> WHAT THE EXERCISE ASKS:
Your answer should consist of the lines in the listing that hold "site".

> RECORD EXTRACTS:
- Opening Delimiter -
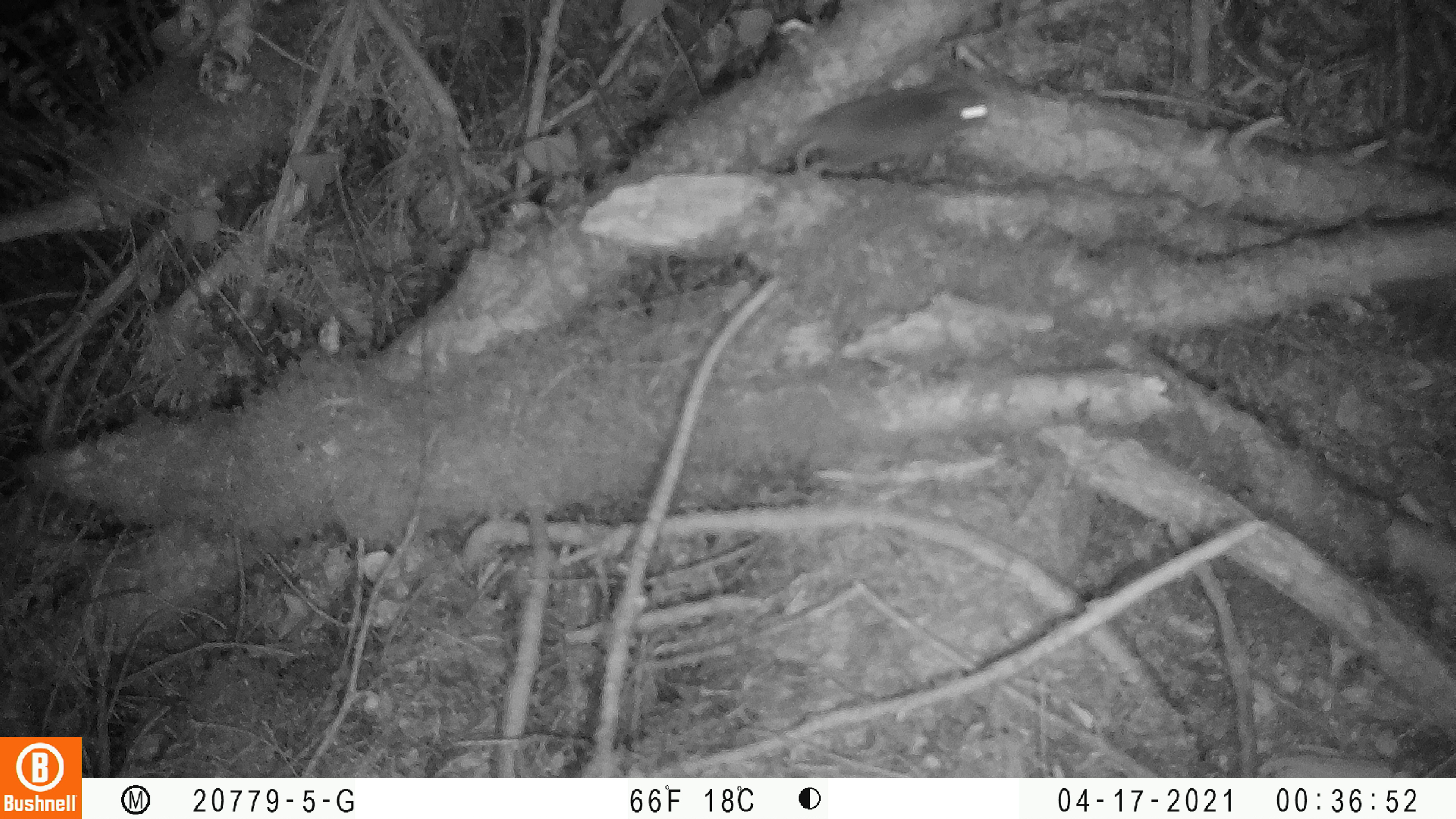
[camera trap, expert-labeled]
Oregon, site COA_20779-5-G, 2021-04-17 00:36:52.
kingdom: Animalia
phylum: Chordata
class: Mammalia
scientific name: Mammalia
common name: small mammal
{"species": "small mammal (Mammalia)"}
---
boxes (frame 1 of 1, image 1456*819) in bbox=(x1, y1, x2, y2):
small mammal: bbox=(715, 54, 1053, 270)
- Closing Delimiter -
- Opening Delimiter -
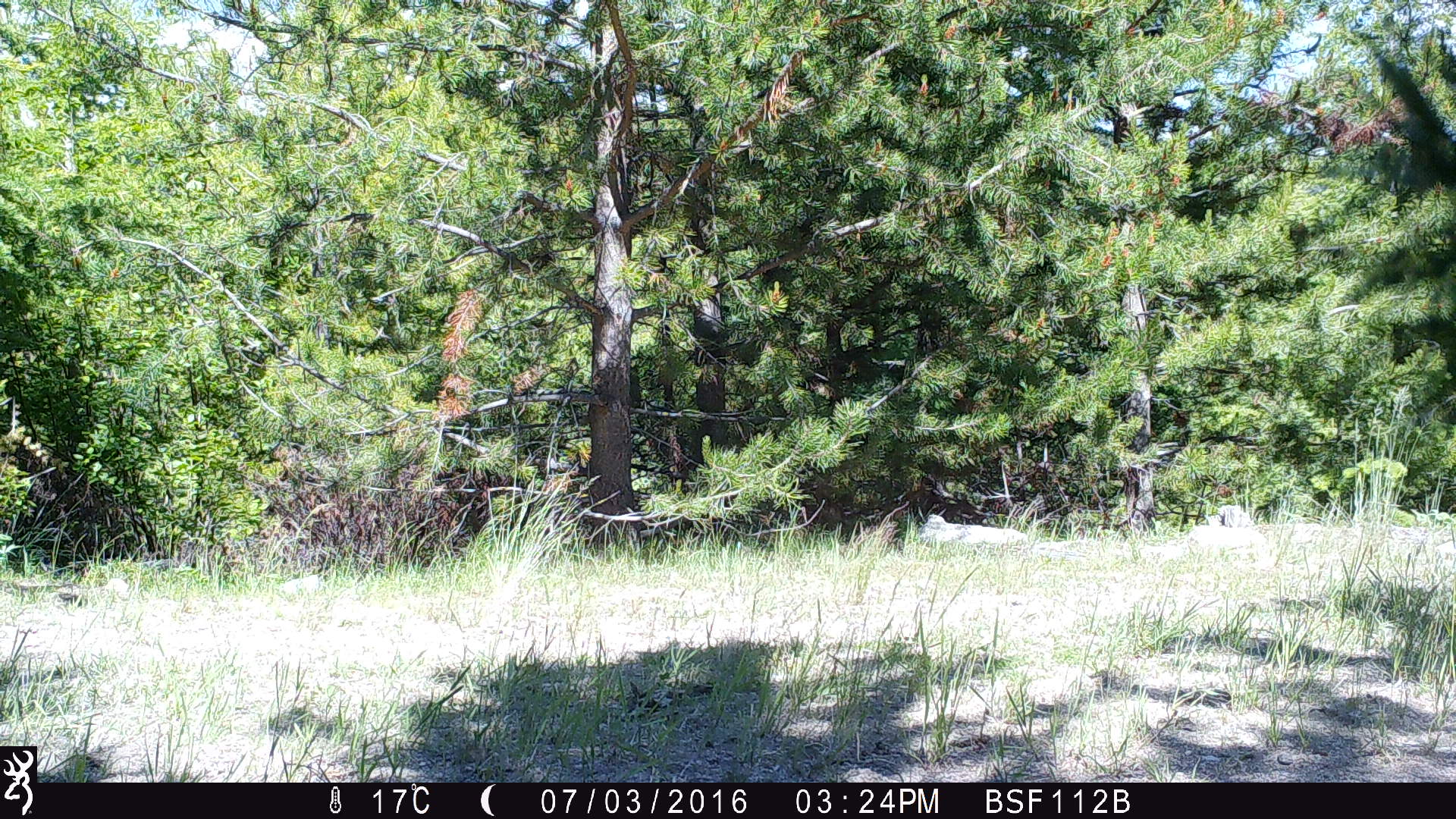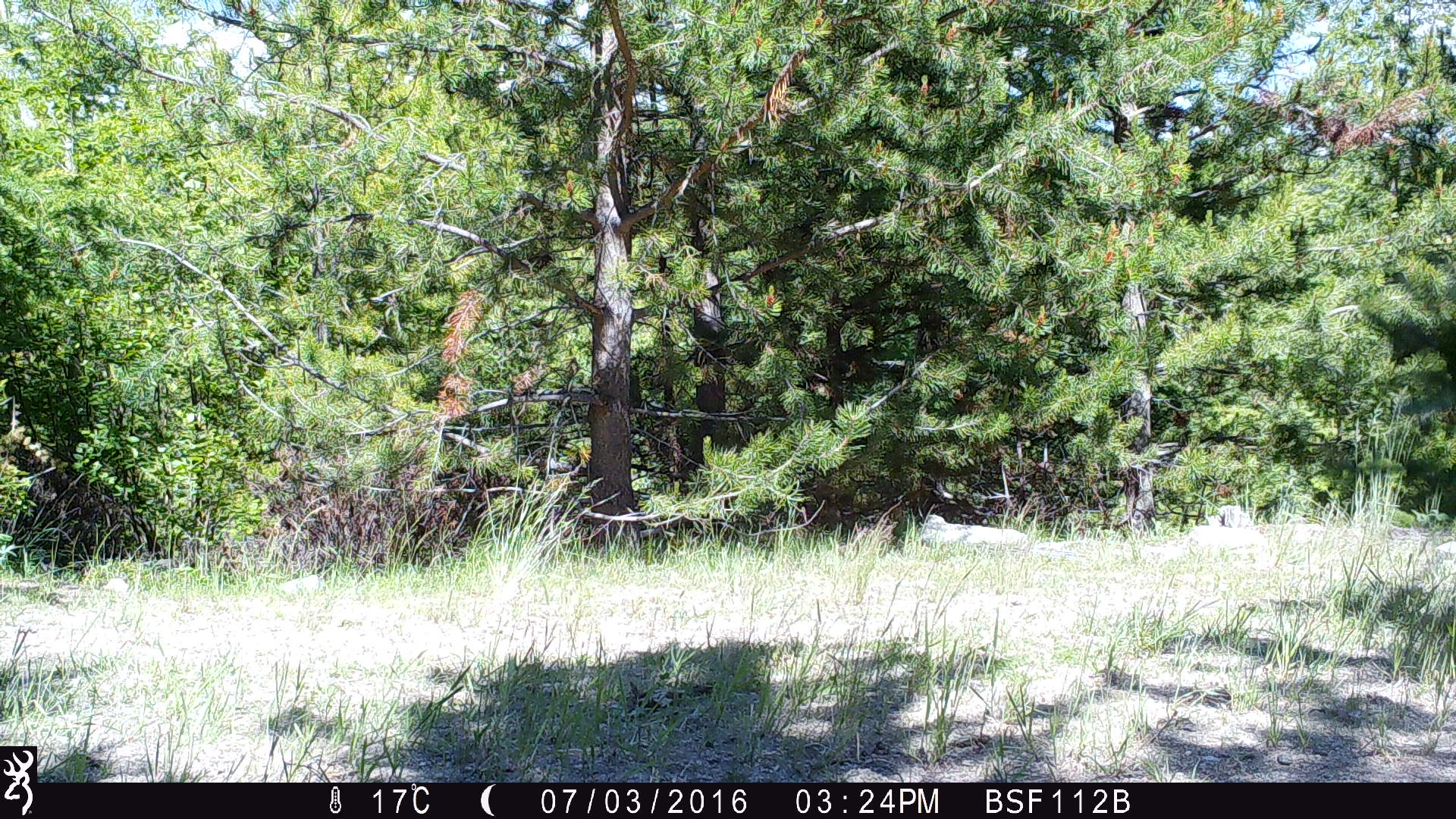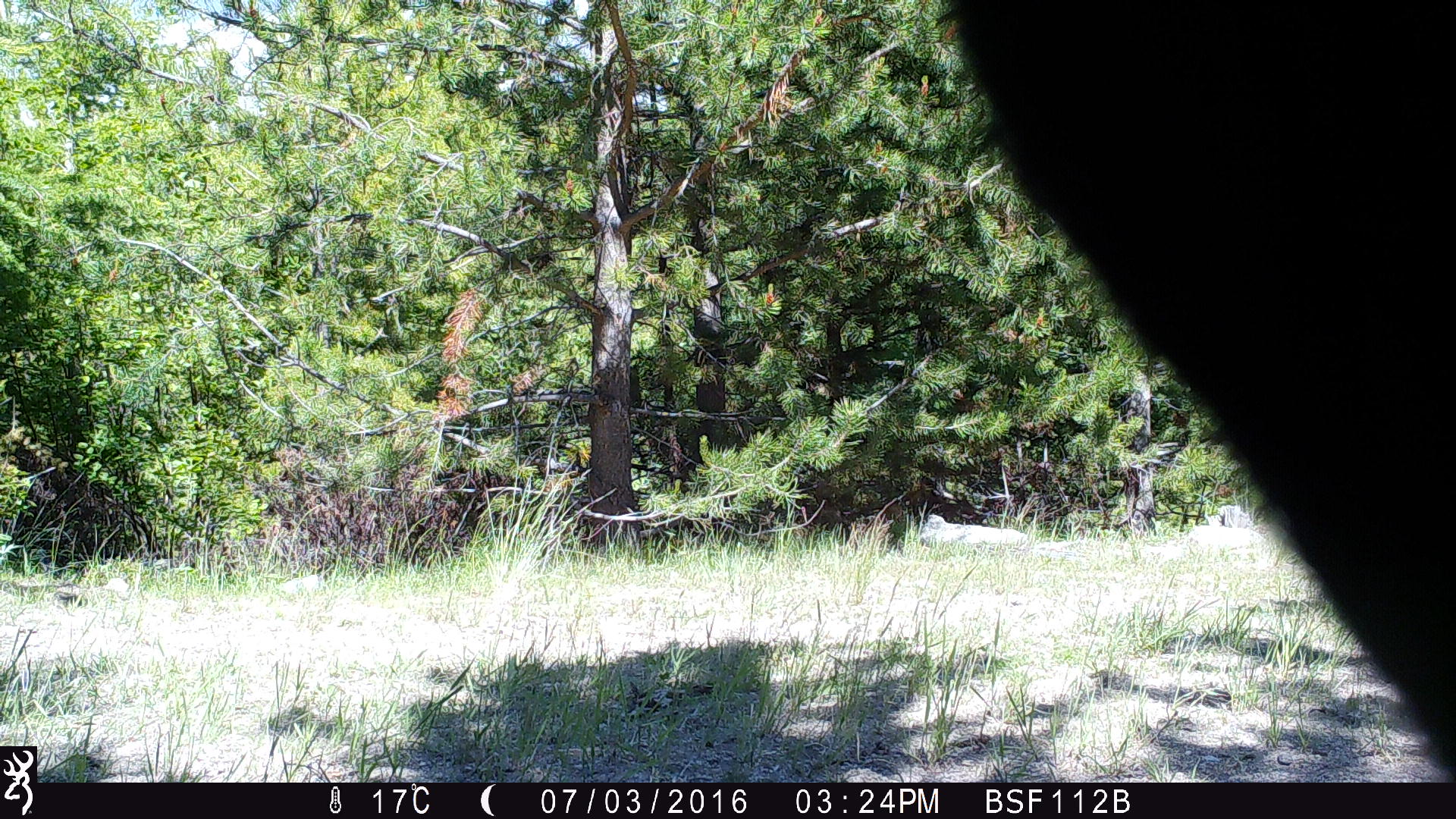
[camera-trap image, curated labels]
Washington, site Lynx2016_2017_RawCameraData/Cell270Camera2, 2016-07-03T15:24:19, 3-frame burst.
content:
- Closing Delimiter -
- Opening Delimiter -
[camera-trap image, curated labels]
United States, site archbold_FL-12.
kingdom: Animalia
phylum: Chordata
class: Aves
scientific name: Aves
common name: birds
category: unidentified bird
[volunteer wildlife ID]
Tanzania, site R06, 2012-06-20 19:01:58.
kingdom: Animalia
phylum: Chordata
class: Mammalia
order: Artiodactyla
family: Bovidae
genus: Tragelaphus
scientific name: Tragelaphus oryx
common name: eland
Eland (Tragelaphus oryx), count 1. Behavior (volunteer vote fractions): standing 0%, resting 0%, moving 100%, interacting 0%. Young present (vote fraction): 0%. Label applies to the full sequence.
- Closing Delimiter -
> ANSWER AREA:
Oregon, site COA_20779-5-G, 2021-04-17 00:36:52.
Washington, site Lynx2016_2017_RawCameraData/Cell270Camera2, 2016-07-03T15:24:19, 3-frame burst.
United States, site archbold_FL-12.
Tanzania, site R06, 2012-06-20 19:01:58.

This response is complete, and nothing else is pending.